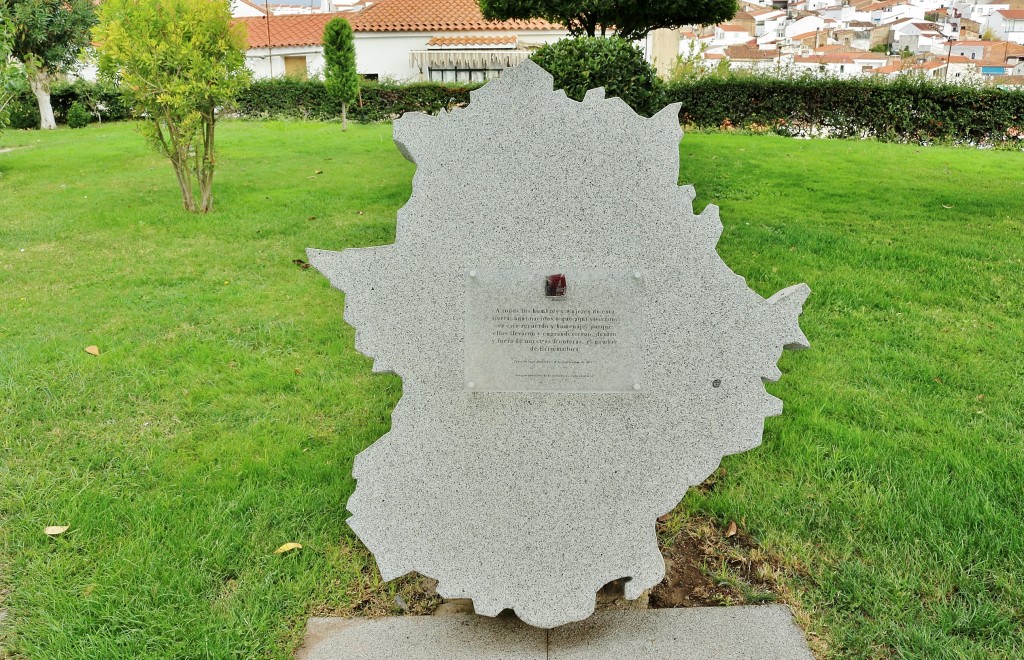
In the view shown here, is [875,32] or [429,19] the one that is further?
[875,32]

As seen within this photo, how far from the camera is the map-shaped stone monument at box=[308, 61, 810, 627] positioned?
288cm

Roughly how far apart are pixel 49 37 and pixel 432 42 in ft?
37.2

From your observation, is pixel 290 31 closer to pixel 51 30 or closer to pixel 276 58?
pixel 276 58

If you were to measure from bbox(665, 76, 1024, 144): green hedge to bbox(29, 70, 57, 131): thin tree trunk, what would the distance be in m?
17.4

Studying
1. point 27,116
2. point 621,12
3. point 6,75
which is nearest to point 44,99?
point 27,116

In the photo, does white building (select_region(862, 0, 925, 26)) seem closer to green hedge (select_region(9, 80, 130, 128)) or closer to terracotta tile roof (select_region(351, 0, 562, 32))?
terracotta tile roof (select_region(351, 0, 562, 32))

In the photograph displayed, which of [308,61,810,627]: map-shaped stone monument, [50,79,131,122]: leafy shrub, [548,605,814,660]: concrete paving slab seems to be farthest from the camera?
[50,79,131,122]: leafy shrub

######

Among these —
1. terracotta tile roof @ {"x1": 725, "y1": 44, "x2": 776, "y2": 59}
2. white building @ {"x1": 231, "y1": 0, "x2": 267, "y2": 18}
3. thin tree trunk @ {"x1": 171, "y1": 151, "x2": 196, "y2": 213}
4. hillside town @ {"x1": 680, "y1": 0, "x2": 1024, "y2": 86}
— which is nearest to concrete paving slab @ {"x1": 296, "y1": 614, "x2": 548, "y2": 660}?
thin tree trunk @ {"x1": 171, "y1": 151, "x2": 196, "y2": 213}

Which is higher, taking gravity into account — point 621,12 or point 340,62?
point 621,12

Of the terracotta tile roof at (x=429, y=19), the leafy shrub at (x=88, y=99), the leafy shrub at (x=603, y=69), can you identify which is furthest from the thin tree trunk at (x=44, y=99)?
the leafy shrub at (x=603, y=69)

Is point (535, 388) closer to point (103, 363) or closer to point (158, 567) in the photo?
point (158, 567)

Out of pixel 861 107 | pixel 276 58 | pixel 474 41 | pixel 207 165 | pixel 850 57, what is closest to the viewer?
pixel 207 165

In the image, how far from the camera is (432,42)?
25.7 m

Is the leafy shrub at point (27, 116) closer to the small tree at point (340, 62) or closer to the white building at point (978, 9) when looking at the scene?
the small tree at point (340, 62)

######

Report every line from the two blocks above that contains the word "white", copying each one in full.

| COMPLETE OUTPUT |
In the photo, does white building (select_region(862, 0, 925, 26)) seem closer to green hedge (select_region(9, 80, 130, 128)) or closer to terracotta tile roof (select_region(351, 0, 562, 32))?
2. white building @ {"x1": 231, "y1": 0, "x2": 267, "y2": 18}
Is the leafy shrub at point (27, 116) closer to the small tree at point (340, 62) or closer to the white building at point (978, 9) when looking at the scene?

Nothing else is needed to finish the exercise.